# YouTube Channel: MTN Ranger Videos



## MTN Ranger (Aug 2, 2017)

Black brushed metal vinyl wrap on the center console.


----------



## Griff (Aug 23, 2017)

Great job. Thanks!


----------



## MTN Ranger (Aug 2, 2017)

My review of the front glass roof sunshade:


----------



## MTN Ranger (Aug 2, 2017)

My LCD Protector Install:


----------



## MTN Ranger (Aug 2, 2017)

Here's a project where I used vinyl wrap and plasti-dip to see what worked better for me.


----------



## Jason F (Jul 6, 2018)

Nice. I think I am going to have to try this. Looked like using the vinyl for black and plasti-dip for spokes would have looked nice too. Where did you get the emblems? I think I would try ceramic coating over the plastidip as well for durability and easy cleaning.


----------



## MTN Ranger (Aug 2, 2017)

Jason F said:


> Where did you get the emblems?
____
### Directive 1
List every project or review that MTN Ranger describes in the posts of the MTN Ranger forum thread.
### Directive 2
Carry on the MTN Ranger forum thread from its last line, writing MTN Ranger's reply to the quoted question.
The entries that come after this are separate material.
____
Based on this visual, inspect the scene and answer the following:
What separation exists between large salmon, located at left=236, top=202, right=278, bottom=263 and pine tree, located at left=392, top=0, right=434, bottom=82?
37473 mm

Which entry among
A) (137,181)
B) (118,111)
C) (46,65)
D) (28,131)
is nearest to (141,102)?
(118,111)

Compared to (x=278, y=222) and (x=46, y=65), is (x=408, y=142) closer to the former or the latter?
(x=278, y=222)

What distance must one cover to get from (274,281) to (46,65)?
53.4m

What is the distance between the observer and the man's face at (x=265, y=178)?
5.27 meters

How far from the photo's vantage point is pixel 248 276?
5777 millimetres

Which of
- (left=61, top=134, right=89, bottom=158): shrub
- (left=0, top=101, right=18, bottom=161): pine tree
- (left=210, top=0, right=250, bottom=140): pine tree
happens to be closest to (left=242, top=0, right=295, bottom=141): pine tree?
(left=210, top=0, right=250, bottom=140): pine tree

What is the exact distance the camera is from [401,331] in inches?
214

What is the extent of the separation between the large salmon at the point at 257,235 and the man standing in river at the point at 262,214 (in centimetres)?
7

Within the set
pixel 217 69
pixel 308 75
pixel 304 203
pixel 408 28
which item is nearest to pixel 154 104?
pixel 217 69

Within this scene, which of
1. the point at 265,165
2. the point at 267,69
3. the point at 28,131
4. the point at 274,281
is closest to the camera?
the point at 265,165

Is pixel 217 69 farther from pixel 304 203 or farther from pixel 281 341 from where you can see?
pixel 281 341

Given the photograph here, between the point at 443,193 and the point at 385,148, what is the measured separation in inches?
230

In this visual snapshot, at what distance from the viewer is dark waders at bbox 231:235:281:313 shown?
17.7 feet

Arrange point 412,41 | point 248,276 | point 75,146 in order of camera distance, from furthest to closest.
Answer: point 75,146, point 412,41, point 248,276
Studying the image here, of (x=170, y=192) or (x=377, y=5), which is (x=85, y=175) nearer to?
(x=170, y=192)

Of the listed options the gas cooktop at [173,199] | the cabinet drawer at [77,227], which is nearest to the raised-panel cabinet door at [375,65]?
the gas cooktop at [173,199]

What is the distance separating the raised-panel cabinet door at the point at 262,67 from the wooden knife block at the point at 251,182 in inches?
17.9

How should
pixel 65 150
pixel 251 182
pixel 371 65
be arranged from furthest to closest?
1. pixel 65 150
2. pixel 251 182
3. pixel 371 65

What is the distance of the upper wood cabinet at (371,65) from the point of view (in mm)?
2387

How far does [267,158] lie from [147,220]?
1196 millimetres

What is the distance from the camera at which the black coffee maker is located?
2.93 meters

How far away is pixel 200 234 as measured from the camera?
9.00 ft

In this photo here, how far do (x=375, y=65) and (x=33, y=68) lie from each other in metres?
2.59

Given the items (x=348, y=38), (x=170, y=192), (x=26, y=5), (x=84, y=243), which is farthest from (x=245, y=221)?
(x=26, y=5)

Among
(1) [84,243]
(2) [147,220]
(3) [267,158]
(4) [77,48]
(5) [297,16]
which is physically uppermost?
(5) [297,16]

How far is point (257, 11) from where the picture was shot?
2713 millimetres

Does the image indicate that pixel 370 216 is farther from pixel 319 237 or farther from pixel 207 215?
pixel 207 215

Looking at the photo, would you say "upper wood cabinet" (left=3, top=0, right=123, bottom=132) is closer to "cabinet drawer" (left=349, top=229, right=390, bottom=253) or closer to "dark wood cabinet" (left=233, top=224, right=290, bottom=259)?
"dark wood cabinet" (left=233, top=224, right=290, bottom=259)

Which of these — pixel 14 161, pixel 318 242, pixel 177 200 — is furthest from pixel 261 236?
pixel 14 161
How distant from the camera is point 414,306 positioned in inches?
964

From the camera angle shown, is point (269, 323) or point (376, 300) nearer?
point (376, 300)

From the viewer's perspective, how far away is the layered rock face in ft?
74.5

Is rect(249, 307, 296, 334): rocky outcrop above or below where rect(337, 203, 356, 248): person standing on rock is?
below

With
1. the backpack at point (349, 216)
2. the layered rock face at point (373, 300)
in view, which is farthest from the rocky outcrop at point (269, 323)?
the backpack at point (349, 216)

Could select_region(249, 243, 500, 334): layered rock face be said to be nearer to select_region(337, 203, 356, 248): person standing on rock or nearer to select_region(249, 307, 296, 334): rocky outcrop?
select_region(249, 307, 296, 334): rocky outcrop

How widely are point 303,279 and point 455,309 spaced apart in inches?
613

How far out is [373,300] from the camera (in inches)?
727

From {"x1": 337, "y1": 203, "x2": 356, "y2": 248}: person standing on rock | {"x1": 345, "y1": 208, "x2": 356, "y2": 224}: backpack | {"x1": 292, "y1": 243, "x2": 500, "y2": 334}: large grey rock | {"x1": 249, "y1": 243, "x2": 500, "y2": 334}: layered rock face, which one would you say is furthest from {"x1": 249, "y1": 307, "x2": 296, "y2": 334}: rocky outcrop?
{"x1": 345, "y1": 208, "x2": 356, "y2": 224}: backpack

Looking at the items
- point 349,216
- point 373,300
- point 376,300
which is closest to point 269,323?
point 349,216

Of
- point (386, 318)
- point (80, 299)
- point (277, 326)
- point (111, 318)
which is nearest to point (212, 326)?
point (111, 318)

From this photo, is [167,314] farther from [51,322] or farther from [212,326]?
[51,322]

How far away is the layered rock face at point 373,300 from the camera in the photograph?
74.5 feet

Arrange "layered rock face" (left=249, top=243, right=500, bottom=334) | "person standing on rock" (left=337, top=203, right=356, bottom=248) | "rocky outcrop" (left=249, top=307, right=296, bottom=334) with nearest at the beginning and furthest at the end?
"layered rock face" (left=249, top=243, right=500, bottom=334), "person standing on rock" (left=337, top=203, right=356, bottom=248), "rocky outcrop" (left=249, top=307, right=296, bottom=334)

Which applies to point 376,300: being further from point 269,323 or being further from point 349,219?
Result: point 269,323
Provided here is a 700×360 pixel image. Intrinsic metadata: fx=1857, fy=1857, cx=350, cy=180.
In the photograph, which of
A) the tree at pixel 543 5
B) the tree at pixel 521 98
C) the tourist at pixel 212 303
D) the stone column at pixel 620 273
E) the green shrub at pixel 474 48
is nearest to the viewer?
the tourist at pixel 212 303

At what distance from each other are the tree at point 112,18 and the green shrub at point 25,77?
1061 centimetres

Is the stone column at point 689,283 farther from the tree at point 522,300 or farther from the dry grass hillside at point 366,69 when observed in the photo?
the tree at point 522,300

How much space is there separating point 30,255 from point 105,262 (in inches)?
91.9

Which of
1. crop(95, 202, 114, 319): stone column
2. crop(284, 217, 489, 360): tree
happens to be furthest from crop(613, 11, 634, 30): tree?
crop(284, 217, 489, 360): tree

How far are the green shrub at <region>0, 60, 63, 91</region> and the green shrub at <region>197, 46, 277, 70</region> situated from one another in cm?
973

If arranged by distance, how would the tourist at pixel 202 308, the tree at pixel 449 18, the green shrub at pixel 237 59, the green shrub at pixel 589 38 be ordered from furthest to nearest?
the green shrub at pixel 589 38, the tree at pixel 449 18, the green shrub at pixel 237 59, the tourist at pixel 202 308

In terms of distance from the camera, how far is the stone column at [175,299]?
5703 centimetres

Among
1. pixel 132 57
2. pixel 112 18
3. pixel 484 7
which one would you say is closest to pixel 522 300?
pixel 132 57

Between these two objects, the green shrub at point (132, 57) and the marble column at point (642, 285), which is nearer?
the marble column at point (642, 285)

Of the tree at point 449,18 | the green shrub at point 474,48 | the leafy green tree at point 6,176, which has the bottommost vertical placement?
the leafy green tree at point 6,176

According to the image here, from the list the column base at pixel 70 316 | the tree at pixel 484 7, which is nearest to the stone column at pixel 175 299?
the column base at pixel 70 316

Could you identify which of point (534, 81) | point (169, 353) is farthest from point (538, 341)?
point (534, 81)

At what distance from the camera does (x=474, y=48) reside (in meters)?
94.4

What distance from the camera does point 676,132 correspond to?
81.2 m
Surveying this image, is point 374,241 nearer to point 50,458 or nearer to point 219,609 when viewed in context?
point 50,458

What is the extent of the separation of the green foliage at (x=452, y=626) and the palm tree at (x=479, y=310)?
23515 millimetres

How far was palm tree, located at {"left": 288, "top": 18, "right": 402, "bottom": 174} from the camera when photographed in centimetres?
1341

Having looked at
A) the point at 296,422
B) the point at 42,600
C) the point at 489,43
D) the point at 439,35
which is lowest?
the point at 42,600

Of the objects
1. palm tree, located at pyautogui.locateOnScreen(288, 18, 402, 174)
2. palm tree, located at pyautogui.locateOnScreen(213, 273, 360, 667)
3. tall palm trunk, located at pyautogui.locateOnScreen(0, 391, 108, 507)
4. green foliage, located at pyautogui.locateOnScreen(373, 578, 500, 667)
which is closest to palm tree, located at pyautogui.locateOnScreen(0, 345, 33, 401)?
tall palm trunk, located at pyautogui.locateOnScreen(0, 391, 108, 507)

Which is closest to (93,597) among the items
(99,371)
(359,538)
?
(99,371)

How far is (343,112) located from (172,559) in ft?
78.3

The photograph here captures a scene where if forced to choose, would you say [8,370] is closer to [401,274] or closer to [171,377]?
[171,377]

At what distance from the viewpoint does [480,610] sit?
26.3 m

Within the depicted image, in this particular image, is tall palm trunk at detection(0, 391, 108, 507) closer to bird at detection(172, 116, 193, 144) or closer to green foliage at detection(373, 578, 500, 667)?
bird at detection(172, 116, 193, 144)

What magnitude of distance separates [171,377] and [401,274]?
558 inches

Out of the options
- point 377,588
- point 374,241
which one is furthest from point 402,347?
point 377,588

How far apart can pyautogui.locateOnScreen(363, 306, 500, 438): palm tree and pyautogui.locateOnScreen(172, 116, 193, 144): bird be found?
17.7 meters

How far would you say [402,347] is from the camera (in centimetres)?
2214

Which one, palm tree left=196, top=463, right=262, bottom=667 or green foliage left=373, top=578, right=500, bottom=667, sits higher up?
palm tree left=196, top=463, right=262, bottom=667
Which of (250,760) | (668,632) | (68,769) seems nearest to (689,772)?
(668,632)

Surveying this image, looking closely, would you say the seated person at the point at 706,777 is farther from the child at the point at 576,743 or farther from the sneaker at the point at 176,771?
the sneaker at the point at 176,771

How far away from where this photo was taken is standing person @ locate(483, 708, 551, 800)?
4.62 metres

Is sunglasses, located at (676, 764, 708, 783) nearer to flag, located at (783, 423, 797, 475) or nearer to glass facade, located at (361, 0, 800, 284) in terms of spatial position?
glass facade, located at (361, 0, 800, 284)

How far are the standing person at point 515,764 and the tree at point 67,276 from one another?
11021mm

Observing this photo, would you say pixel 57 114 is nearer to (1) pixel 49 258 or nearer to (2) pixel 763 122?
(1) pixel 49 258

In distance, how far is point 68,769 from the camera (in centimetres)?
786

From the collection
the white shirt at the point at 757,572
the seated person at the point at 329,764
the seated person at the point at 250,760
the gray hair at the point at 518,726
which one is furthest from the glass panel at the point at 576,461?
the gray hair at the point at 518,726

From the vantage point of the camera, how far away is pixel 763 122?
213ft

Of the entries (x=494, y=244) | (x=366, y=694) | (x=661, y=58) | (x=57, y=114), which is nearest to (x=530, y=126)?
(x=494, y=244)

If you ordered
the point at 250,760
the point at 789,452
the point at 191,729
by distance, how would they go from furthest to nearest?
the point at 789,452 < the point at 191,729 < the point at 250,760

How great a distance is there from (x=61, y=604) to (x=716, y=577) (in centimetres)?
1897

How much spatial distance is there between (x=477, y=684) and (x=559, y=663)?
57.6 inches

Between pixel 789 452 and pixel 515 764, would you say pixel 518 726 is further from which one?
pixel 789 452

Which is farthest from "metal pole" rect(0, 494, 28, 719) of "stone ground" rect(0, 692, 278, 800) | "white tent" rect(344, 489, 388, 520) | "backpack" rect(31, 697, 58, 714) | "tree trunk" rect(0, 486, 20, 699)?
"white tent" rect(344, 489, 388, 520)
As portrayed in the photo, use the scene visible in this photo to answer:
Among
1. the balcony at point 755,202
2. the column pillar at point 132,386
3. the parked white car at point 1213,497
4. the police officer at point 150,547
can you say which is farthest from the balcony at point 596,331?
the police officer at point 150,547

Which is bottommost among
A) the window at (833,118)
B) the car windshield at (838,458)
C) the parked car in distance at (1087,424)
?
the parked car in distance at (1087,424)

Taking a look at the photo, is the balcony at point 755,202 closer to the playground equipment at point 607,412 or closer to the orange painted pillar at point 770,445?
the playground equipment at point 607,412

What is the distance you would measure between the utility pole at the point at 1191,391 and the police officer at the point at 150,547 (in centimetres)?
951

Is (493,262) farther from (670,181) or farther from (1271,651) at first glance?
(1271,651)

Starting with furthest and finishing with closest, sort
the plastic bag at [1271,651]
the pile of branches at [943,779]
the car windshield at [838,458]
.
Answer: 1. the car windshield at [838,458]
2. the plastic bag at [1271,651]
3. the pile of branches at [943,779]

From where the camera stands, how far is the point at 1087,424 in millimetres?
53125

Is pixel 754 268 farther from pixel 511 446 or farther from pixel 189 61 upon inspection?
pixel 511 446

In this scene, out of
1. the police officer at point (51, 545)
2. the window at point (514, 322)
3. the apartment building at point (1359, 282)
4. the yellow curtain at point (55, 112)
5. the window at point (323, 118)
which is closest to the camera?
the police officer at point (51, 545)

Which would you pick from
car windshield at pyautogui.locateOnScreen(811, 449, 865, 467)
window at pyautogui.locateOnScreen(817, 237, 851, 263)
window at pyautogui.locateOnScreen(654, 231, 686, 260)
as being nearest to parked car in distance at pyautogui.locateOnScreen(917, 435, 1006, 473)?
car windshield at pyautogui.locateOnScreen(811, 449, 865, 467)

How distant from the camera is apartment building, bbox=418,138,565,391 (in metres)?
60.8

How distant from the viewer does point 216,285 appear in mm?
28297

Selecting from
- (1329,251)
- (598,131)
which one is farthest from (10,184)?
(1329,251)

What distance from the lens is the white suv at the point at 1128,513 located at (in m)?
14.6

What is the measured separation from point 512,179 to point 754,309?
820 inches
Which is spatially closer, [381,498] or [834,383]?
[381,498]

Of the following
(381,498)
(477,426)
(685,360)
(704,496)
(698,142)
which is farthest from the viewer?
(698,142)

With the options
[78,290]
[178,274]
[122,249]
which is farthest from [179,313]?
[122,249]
____
### Output 1
- Black brushed metal vinyl wrap on the center console
- A review of the front glass roof sunshade
- An LCD protector install
- A project using vinyl wrap and plasti-dip to see which worked better

### Output 2
 Black Tesla Logo Vinyl Decal was from eBay. BTW, all of the supplies are listed in the youtube description.

The vinyl took longer to cut and install. I have a feeling the plasti-dip will hold up better - in 100F heat, the vinyl was peeling in some places.


----------



## MTN Ranger (Aug 2, 2017)

Here is a video I created discussing the Model 3 key card and holders:


----------



## MTN Ranger (Aug 2, 2017)

Installing LED Puddle Lights. I did projectors for front and bright for rear.


----------



## artsci (Jun 29, 2018)

I have the laser puddle lamps in my Model S from Mr. Kustom in Chicago. Unlike the cheap Chinese versions these don't burn out and the image does not fade over time. You can also custom order what it projects. I have the Tesla T in bright red -- just the T no white surround. I ordered the 3 logo (the three slat version) for my Model 3. These will project in bright red as well. Of course I can't show them as I don't yet have the Model 3.


----------



## OrangeJulius (Jan 19, 2018)

Hmmmm... Where have I seen that treatment before?? 

https://teslaownersonline.com/threa...s-from-black-to-silver.5718/page-2#post-69669


----------



## MTN Ranger (Aug 2, 2017)

OrangeJulius said:


> Hmmmm... Where have I seen that treatment before??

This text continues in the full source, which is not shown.